• YOUR GOAL: Copy the lines below exactly as they appear, from the line containing "What is the distance" through the line containing "Answer: (39,729) < (579,171) < (319,17)", with both of those lines included.

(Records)
+-------+
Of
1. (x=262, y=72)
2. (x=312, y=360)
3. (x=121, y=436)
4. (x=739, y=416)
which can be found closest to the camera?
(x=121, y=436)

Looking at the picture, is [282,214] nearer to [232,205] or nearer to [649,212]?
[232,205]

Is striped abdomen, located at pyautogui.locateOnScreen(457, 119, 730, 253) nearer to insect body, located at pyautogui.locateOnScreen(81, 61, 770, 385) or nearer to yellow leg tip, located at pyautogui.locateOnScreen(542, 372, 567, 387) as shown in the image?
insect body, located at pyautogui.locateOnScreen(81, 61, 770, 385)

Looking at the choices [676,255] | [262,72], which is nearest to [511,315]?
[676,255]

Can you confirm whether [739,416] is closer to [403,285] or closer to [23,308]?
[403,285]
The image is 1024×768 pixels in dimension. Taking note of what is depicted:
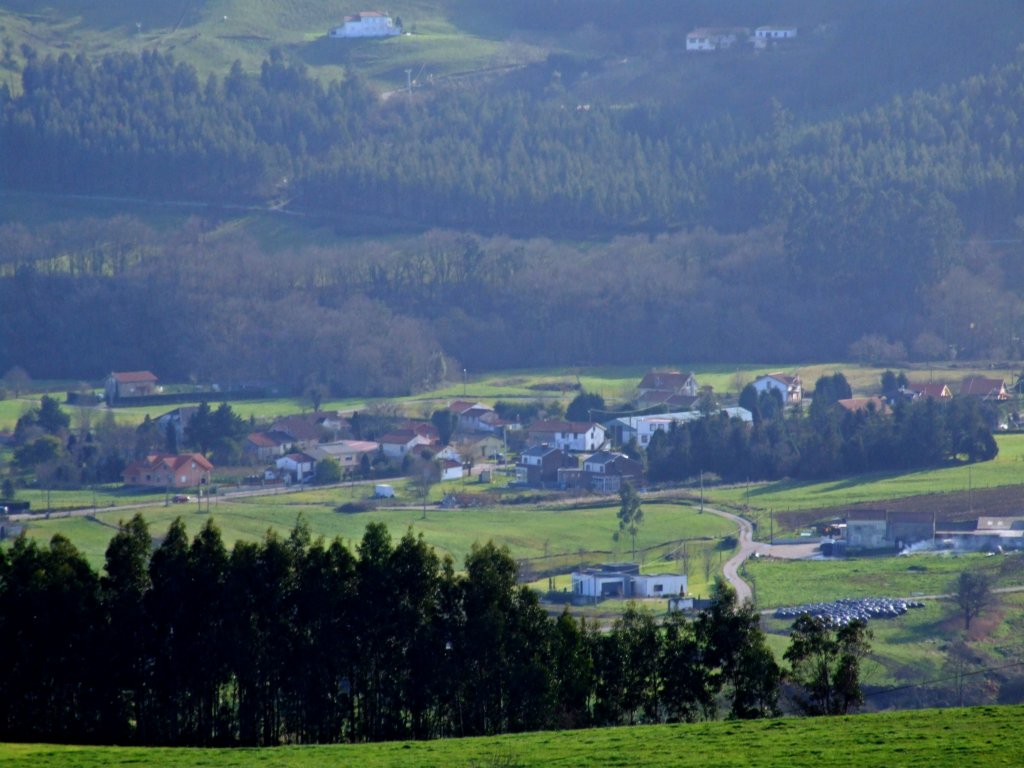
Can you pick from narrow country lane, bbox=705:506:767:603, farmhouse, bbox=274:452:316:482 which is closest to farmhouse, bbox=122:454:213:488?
farmhouse, bbox=274:452:316:482

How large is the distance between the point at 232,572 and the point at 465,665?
3.10m

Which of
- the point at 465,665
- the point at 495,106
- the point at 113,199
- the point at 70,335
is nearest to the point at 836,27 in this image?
the point at 495,106

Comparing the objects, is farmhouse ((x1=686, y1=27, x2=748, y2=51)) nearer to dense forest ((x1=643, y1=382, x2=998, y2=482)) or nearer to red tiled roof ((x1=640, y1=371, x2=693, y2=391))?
red tiled roof ((x1=640, y1=371, x2=693, y2=391))

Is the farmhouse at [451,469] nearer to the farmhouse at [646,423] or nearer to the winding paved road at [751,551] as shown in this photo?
the farmhouse at [646,423]

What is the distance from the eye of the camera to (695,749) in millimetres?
17688

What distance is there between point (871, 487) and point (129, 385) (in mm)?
27657

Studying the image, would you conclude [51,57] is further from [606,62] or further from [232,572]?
[232,572]

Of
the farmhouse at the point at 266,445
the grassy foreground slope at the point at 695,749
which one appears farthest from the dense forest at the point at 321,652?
the farmhouse at the point at 266,445

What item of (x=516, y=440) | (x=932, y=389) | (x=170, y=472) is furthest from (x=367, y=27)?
(x=170, y=472)

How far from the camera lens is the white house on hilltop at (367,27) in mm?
111375

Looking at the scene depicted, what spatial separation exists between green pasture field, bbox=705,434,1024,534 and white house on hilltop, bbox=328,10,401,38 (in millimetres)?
70296

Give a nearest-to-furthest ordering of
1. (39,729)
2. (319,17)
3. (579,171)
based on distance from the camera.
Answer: (39,729) < (579,171) < (319,17)

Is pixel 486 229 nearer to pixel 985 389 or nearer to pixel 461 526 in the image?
pixel 985 389

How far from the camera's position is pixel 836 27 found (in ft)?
343
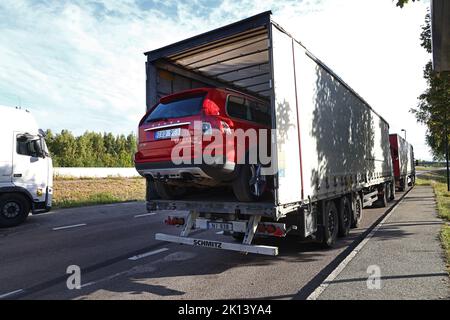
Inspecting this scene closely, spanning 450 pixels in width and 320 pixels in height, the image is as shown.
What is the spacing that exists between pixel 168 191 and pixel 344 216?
+-------+
• OUTPUT OF THE EXERCISE:
What is the distance from the eye of the camera to (695,749) in millimetres?
17688

What distance is there between point (871, 487) and point (129, 385) (in mm)?
27657

Studying the image, would you conclude [51,57] is further from [606,62] or further from [232,572]?
[232,572]

Of
the farmhouse at the point at 266,445
the grassy foreground slope at the point at 695,749
which one appears farthest from the dense forest at the point at 321,652?
the farmhouse at the point at 266,445

What item of (x=516, y=440) | (x=932, y=389) | (x=170, y=472) is furthest from (x=367, y=27)?
(x=170, y=472)

How far from the camera lens is the white house on hilltop at (367,27) in mm?
111375

Looking at the scene depicted, what spatial separation exists between green pasture field, bbox=705,434,1024,534 and white house on hilltop, bbox=328,10,401,38 (in millimetres)?
70296

Give a nearest-to-furthest ordering of
1. (39,729)
2. (319,17)
3. (579,171)
based on distance from the camera.
Answer: (39,729) < (579,171) < (319,17)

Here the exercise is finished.